**Source document**
________

Defendants' Motion for Summary Judgment on Plaintiffs' Malicious Abuse of Process Claims [Doc. 466] is GRANTED-IN-PART and DENIED-IN-PART. Plaintiffs have submitted evidence of each element required to make a claim for malicious abuse of process only with regard to the offers to pay Plaintiffs a stipend and Christine Zack's offer to dismiss the Valle Norte case if Plaintiffs' clients settled their cases against various THI entities. Accordingly, the Facility Defendants and THINM's Motion for Summary Judgment on Plaintiffs' malicious abuse of process claim based on this conduct is DENIED. THINM and the Facility Defendants' Motions for Summary Judgment on remaining grounds of establishing malicious abuse of process is GRANTED.

________

**What to do**
A – Which rulings in the court order are written in capital letters? List them in the order they appear.
B – How would the court order read starting at "Defendants' Motion for" and ending at "process is GRANTED." if "stipend" were changed to "allowance"?

**Data provided**
________

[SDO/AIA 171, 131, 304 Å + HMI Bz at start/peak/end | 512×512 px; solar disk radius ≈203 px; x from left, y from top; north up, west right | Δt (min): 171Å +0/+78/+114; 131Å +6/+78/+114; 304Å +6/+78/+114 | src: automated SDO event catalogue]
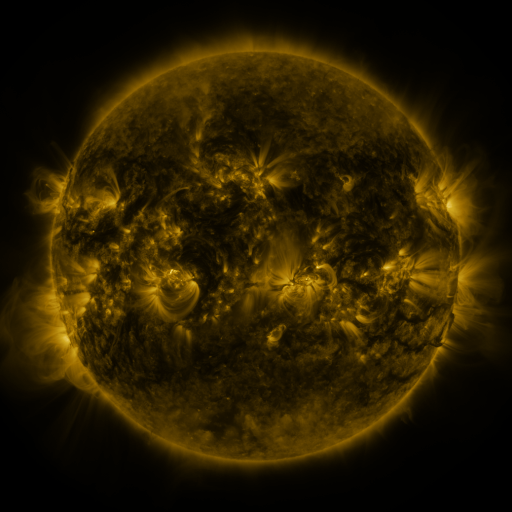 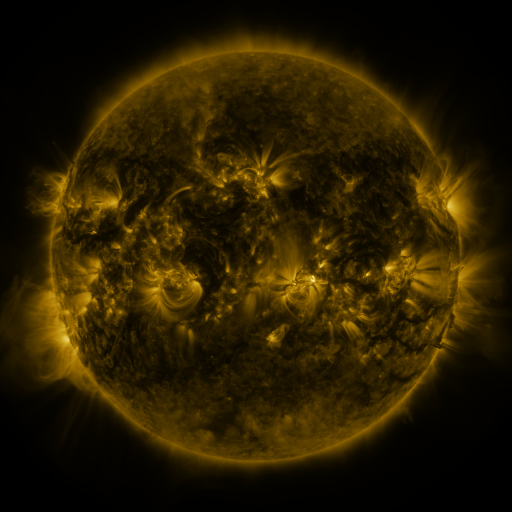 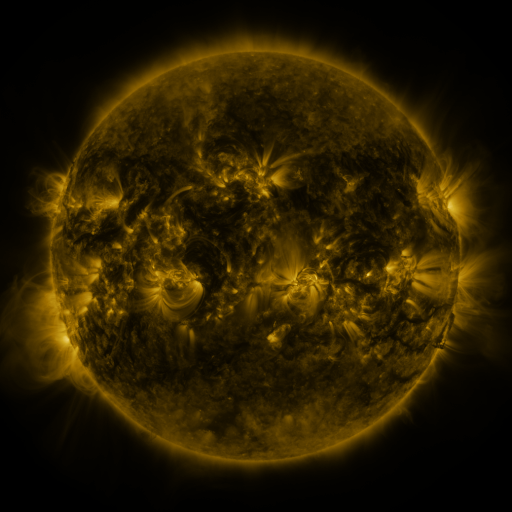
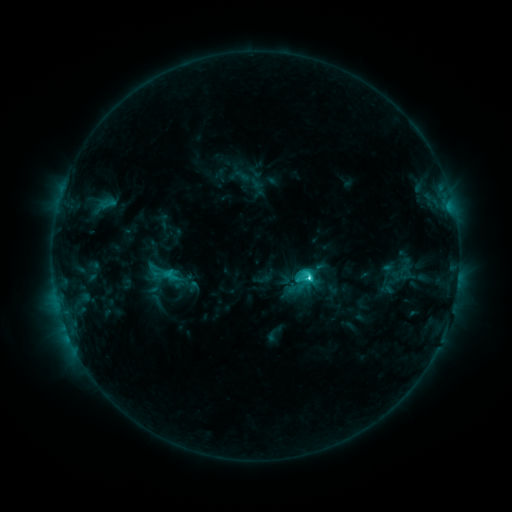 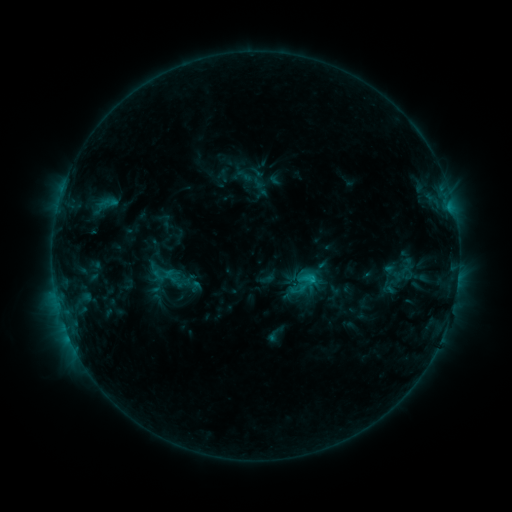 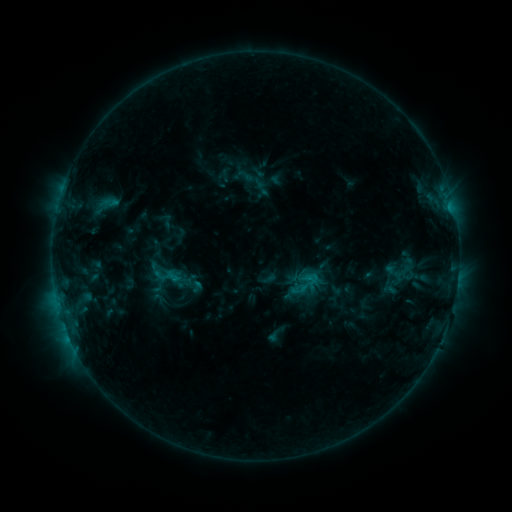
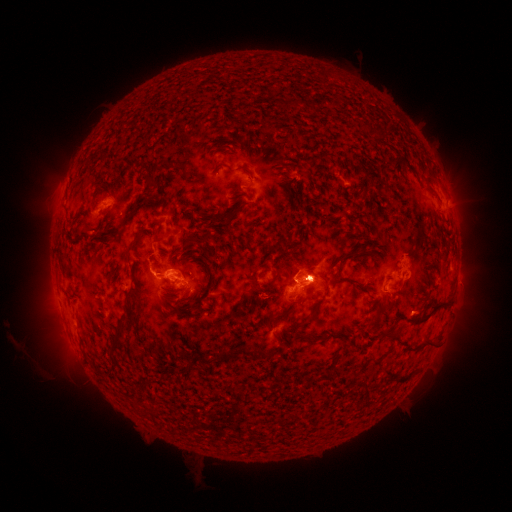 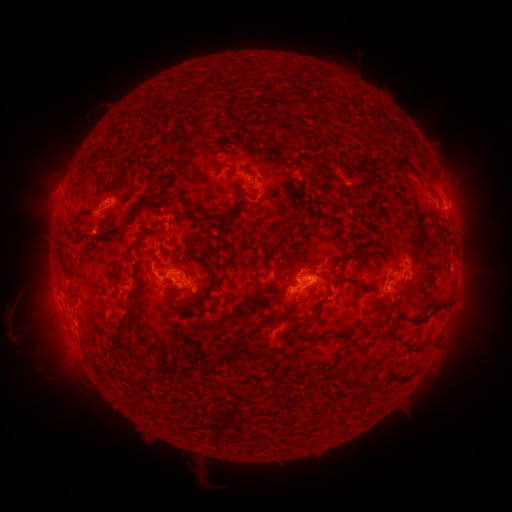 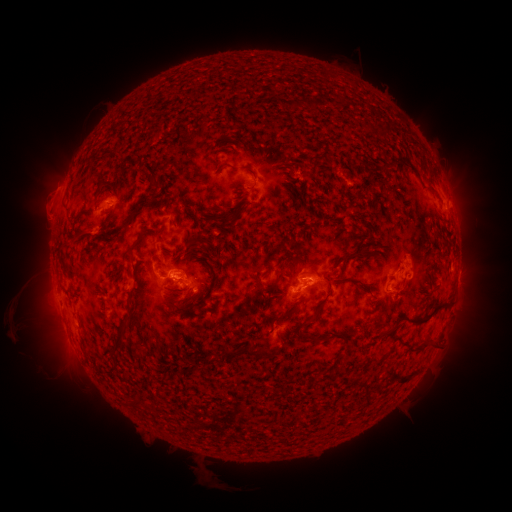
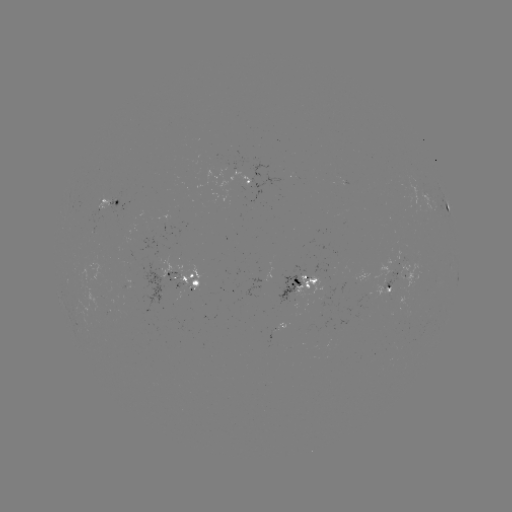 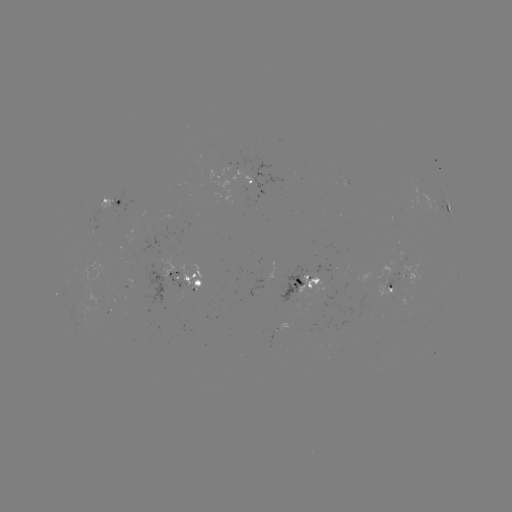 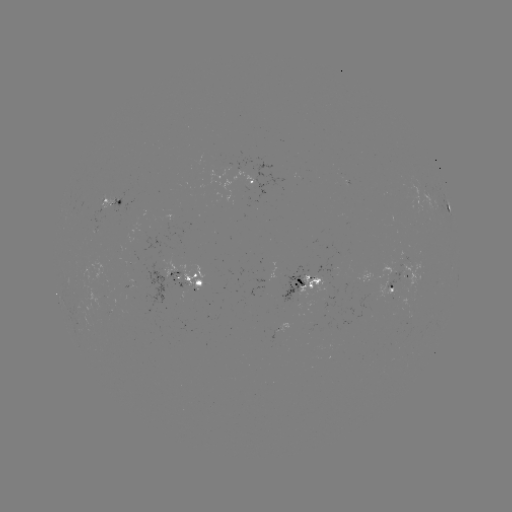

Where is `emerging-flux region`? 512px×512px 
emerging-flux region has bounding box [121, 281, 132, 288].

________

**Set of answers**
A – GRANTED-IN-PART, DENIED-IN-PART, DENIED, GRANTED

B –
Defendants' Motion for Summary Judgment on Plaintiffs' Malicious Abuse of Process Claims [Doc. 466] is GRANTED-IN-PART and DENIED-IN-PART. Plaintiffs have submitted evidence of each element required to make a claim for malicious abuse of process only with regard to the offers to pay Plaintiffs a allowance and Christine Zack's offer to dismiss the Valle Norte case if Plaintiffs' clients settled their cases against various THI entities. Accordingly, the Facility Defendants and THINM's Motion for Summary Judgment on Plaintiffs' malicious abuse of process claim based on this conduct is DENIED. THINM and the Facility Defendants' Motions for Summary Judgment on remaining grounds of establishing malicious abuse of process is GRANTED.